→ Task instructions
List each line of the data below that contains the word "pier".

-------- The data --------

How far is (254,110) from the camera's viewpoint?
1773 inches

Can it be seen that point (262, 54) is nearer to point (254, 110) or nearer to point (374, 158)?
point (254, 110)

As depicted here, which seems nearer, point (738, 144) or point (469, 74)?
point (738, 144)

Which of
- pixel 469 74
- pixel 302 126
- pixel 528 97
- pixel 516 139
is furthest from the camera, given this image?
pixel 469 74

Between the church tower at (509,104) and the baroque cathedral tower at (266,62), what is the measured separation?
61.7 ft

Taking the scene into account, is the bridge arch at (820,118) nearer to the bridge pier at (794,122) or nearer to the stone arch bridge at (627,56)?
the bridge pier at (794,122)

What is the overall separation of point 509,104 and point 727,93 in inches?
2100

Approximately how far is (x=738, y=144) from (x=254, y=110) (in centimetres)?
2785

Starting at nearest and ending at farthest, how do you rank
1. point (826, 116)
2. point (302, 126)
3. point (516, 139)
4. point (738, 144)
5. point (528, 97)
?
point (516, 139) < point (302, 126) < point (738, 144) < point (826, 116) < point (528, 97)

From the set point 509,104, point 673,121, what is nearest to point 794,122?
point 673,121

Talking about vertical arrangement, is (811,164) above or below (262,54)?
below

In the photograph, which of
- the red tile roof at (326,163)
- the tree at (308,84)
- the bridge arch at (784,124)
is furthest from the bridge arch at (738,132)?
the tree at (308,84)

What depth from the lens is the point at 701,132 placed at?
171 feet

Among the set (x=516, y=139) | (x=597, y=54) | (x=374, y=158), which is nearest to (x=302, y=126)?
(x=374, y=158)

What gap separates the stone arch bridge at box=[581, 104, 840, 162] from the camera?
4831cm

--------
-------- The data --------

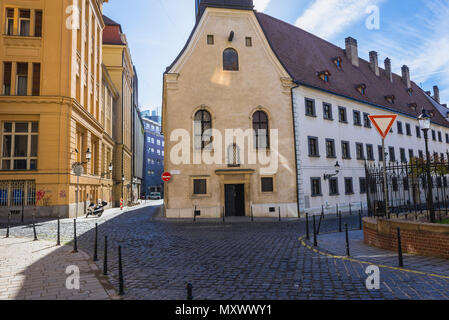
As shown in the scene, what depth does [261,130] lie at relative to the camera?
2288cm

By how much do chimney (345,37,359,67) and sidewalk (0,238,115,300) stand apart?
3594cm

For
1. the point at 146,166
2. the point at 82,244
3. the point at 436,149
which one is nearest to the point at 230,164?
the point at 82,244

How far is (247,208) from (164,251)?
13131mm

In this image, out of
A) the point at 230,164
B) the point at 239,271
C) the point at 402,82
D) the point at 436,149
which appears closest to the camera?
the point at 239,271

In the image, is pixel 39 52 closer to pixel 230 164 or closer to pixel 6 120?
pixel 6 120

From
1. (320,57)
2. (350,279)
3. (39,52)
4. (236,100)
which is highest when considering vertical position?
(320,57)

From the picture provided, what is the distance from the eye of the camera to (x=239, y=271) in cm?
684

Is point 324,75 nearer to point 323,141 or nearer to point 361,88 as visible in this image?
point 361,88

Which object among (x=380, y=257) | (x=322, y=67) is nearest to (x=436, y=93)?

--------

→ Correct output
Taking the scene into account, is the bridge arch at (820,118) nearer to the bridge pier at (794,122) or nearer to the stone arch bridge at (627,56)?
the bridge pier at (794,122)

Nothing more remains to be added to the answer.